What is needed: Print each line of the listing once more, precisely as given.

[Data extracted from a collection]
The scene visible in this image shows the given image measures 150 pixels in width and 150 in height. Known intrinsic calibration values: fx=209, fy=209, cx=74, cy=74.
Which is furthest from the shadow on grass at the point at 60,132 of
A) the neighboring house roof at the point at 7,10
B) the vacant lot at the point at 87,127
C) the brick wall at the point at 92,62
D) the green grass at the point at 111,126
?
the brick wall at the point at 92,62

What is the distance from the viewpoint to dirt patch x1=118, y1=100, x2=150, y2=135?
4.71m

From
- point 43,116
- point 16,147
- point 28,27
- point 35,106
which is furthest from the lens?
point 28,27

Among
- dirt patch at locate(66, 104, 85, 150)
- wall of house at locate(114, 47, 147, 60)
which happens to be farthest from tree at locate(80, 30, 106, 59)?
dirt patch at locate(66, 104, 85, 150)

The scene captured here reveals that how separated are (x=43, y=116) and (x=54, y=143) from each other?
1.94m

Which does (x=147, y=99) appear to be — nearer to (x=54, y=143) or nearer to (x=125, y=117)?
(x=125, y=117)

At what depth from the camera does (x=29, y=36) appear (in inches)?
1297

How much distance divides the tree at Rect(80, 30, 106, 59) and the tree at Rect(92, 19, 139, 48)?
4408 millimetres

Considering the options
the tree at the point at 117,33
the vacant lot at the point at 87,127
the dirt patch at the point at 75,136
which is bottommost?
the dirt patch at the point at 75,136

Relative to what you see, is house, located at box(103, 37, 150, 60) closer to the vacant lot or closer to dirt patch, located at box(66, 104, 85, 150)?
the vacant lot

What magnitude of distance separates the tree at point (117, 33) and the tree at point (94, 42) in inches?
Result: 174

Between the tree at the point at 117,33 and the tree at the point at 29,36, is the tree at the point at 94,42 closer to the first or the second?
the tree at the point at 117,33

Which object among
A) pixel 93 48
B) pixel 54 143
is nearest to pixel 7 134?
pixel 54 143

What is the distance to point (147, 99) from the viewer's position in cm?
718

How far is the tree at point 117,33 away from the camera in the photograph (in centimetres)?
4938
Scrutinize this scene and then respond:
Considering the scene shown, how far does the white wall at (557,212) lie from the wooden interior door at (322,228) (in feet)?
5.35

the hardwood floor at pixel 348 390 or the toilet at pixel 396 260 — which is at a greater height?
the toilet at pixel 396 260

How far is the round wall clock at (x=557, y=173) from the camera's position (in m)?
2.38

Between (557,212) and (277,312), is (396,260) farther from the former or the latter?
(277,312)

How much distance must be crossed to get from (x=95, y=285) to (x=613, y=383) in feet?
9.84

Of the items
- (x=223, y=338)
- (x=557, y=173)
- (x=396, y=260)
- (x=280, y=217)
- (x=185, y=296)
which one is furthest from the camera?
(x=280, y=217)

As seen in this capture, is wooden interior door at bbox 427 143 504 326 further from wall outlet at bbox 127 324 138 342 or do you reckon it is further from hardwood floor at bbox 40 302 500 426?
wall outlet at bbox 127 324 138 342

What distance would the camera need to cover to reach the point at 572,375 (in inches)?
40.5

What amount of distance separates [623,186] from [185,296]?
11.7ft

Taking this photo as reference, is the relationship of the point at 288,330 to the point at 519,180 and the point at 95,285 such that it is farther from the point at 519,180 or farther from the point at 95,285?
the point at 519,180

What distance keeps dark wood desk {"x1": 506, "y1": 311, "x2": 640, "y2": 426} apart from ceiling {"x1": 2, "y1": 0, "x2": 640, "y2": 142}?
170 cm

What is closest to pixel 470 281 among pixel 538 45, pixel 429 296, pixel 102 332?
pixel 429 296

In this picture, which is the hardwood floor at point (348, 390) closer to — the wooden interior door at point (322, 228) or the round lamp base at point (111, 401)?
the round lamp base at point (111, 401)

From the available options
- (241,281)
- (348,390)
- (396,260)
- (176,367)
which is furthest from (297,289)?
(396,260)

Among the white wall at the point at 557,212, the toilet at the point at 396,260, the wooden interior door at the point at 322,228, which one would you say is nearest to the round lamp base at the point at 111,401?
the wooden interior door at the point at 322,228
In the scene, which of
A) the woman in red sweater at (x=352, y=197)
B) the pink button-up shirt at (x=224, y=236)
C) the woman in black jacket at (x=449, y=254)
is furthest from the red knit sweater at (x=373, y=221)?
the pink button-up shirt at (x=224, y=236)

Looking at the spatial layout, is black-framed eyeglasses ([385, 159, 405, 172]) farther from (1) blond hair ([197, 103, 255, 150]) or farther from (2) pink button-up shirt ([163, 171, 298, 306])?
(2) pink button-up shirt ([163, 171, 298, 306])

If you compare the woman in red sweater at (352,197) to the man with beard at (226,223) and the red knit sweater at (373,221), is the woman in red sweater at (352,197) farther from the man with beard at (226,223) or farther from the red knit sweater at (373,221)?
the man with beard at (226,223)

Written response:
The scene visible in this image shows the given image measures 150 pixels in width and 150 in height. Known intrinsic calibration values: fx=209, fy=209, cx=74, cy=74.
Which is furthest from the shadow on grass at the point at 60,132 of
A) the neighboring house roof at the point at 7,10
B) the vacant lot at the point at 87,127
C) the brick wall at the point at 92,62
D) the green grass at the point at 111,126
?
the brick wall at the point at 92,62

What is the distance from the viewpoint to dirt patch x1=118, y1=100, x2=150, y2=135?
4.71m

From
- point 43,116
- point 16,147
- point 28,27
- point 35,106
which is furthest from the lens?
point 28,27

Among
- dirt patch at locate(66, 104, 85, 150)
- wall of house at locate(114, 47, 147, 60)
which happens to be farthest from tree at locate(80, 30, 106, 59)?
dirt patch at locate(66, 104, 85, 150)

The scene captured here reveals that how separated are (x=43, y=116) and (x=54, y=143) from each other?
1.94m

Which does (x=147, y=99) appear to be — nearer to (x=54, y=143) or nearer to (x=125, y=117)?
(x=125, y=117)

At what depth from the camera does (x=29, y=36) appear (in inches)?
1297

How much distance divides the tree at Rect(80, 30, 106, 59) and the tree at Rect(92, 19, 139, 48)?
4408 millimetres

Considering the options
the tree at the point at 117,33
the vacant lot at the point at 87,127
the dirt patch at the point at 75,136
which is bottommost?
the dirt patch at the point at 75,136

Relative to what you see, is house, located at box(103, 37, 150, 60) closer to the vacant lot or closer to dirt patch, located at box(66, 104, 85, 150)?
the vacant lot

What magnitude of distance separates the tree at point (117, 33) and the tree at point (94, 42) in inches?
Result: 174

Between the tree at the point at 117,33 and the tree at the point at 29,36, is the tree at the point at 94,42 closer to the first or the second?
the tree at the point at 117,33

Which object among
A) pixel 93 48
B) pixel 54 143
is nearest to pixel 7 134?
pixel 54 143

What is the distance to point (147, 99) from the viewer's position in cm?
718

How far is the tree at point 117,33 away from the camera in the photograph (in centimetres)?
4938
Scrutinize this scene and then respond:
Considering the scene shown, how far does the white wall at (557,212) lie from the wooden interior door at (322,228) (in feet)?
5.35

the hardwood floor at pixel 348 390 or the toilet at pixel 396 260 — which is at a greater height?
the toilet at pixel 396 260

How far is the round wall clock at (x=557, y=173) from the camera's position (in m)?
2.38

Between (557,212) and (277,312), is (396,260) farther from the former or the latter?
(277,312)

How much distance must be crossed to get from (x=95, y=285) to (x=613, y=383) in feet?
9.84

Of the items
- (x=223, y=338)
- (x=557, y=173)
- (x=396, y=260)
- (x=280, y=217)
- (x=185, y=296)
which one is furthest from the camera?
(x=280, y=217)

As seen in this capture, is wooden interior door at bbox 427 143 504 326 further from wall outlet at bbox 127 324 138 342 or do you reckon it is further from hardwood floor at bbox 40 302 500 426?
wall outlet at bbox 127 324 138 342

What distance would the camera need to cover to reach the point at 572,375 (in inches)?
40.5

What amount of distance separates [623,186] from [185,296]?
11.7ft

Taking this photo as reference, is the relationship of the point at 288,330 to the point at 519,180 and the point at 95,285 such that it is farther from the point at 519,180 or farther from the point at 95,285?
the point at 519,180

What distance keeps dark wood desk {"x1": 506, "y1": 311, "x2": 640, "y2": 426} apart from ceiling {"x1": 2, "y1": 0, "x2": 640, "y2": 142}?
170 cm

What is closest to pixel 470 281 among pixel 538 45, pixel 429 296, pixel 102 332?
pixel 429 296

In this picture, which is the hardwood floor at point (348, 390) closer to — the wooden interior door at point (322, 228) or the round lamp base at point (111, 401)?
the round lamp base at point (111, 401)

From the available options
- (241,281)
- (348,390)
- (396,260)
- (176,367)
which is furthest from (297,289)?
(396,260)

Among the white wall at the point at 557,212, the toilet at the point at 396,260, the wooden interior door at the point at 322,228, which one would you say is nearest to the round lamp base at the point at 111,401?
the wooden interior door at the point at 322,228
In the scene, which of
A) the woman in red sweater at (x=352, y=197)
B) the pink button-up shirt at (x=224, y=236)
C) the woman in black jacket at (x=449, y=254)
is furthest from the red knit sweater at (x=373, y=221)?
the pink button-up shirt at (x=224, y=236)

Looking at the spatial layout, is black-framed eyeglasses ([385, 159, 405, 172]) farther from (1) blond hair ([197, 103, 255, 150]) or farther from (2) pink button-up shirt ([163, 171, 298, 306])?
(2) pink button-up shirt ([163, 171, 298, 306])

If you compare the woman in red sweater at (352,197) to the man with beard at (226,223) and the red knit sweater at (373,221), is the woman in red sweater at (352,197) farther from the man with beard at (226,223) or farther from the red knit sweater at (373,221)?
the man with beard at (226,223)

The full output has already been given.